Conservative: Roberts (57), Scalia (76),Thomas (64), Alito (62)
Moderate: Kennedy (76)
Liberal: Ginsburg (79), Breyer (74), Sotomayor (58), Kagan (52)

The conservatives now average at 65, the liberals at 66. The Court is very well-balanced. But preserving that balance over the next four years will be tricky. Ginsburg, Breyer, Scalia and Kennedy are the oldest judges. And while Scalia will not leave the Court until the pry his dead body out of the bathroom, anyone over 70 has to be considered a potential replacement.

Ginsberg and Breyer are probably the two that will most need replacement in the next two years. I would prefer that they not be replaced by conservatives and tilt the balance even further. That, of course has to be weighed against the danger that Kennedy or Scalia are replaced by Obama. (I’ll talk about this in the context of re-electing Obama in the next post).

Conclusion

Looking over this list, it really boils down to two issues: the deficit and foreign policy. And that really boils down to one issue: Romney seems poised to give us a return to the bad old days when Republicans spent worse than Democrats, got us involved in foreign quagmires and focused on culture issues to distract from it.
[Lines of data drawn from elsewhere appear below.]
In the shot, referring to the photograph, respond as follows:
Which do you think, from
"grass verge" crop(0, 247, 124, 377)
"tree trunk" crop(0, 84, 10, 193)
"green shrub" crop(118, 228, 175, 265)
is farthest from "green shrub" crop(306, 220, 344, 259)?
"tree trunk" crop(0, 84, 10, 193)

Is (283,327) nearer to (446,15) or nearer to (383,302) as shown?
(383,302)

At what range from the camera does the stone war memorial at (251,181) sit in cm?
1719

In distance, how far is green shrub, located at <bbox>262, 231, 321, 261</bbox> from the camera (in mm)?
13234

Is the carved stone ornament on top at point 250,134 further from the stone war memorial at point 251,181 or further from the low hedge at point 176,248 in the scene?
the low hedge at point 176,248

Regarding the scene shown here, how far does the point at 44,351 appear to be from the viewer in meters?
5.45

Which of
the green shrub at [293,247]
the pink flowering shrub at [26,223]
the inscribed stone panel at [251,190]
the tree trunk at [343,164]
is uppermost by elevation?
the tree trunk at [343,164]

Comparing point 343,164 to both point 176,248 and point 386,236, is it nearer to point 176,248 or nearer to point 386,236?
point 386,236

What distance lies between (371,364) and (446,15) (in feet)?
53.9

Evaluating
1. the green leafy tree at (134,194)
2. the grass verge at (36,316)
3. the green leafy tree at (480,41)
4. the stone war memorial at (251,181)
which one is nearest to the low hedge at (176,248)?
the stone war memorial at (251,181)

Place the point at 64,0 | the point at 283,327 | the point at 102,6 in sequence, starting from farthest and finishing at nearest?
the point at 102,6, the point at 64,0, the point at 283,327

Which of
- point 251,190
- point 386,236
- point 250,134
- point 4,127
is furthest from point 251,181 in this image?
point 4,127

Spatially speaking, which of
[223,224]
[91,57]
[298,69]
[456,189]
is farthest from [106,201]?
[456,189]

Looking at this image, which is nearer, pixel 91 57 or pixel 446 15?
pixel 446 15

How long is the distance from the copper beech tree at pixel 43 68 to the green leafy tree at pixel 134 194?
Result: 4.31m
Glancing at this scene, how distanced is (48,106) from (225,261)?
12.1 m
The last few weeks have reduced these concerns a little. The selection of Ryan is a big indicator that Romney intends to take spending seriously. But they are not gone. And that Romney is surrounding himself with Bush people, advocating Bush policies and pushing Bush rhetoric makes me nervous.

One final note:

Reasons not to not vote for Mitt Romney

There are a number of things that have been thrown out as reasons we shouldn’t vote for Mitt Romney that I consider to be either bullshit or irrelevant. His Mormon faith is chief among those. His involvement with Bain financial is another. Putting his dog on the roof; some bullying incidents when he was a kid; his taxes; his interest in dressage. I consider all of these irrelevant.

(Update: Late breaking something else that doesn’t matter: whether or not Paul Ryan is lying about his marathon time.)

If you’re going to vote for Romney, the reasons are because he might repeal Obamacare, could keep the radical wing of the GOP in check, could get the economy booming and might even back off the War on Drugs. If you’re not going to vote for him, it’s because we might enjoy a return to big spending, tax cutting and war starting.

And either of those are dependent on what you think of the other guy, who will be the subject of the next two posts.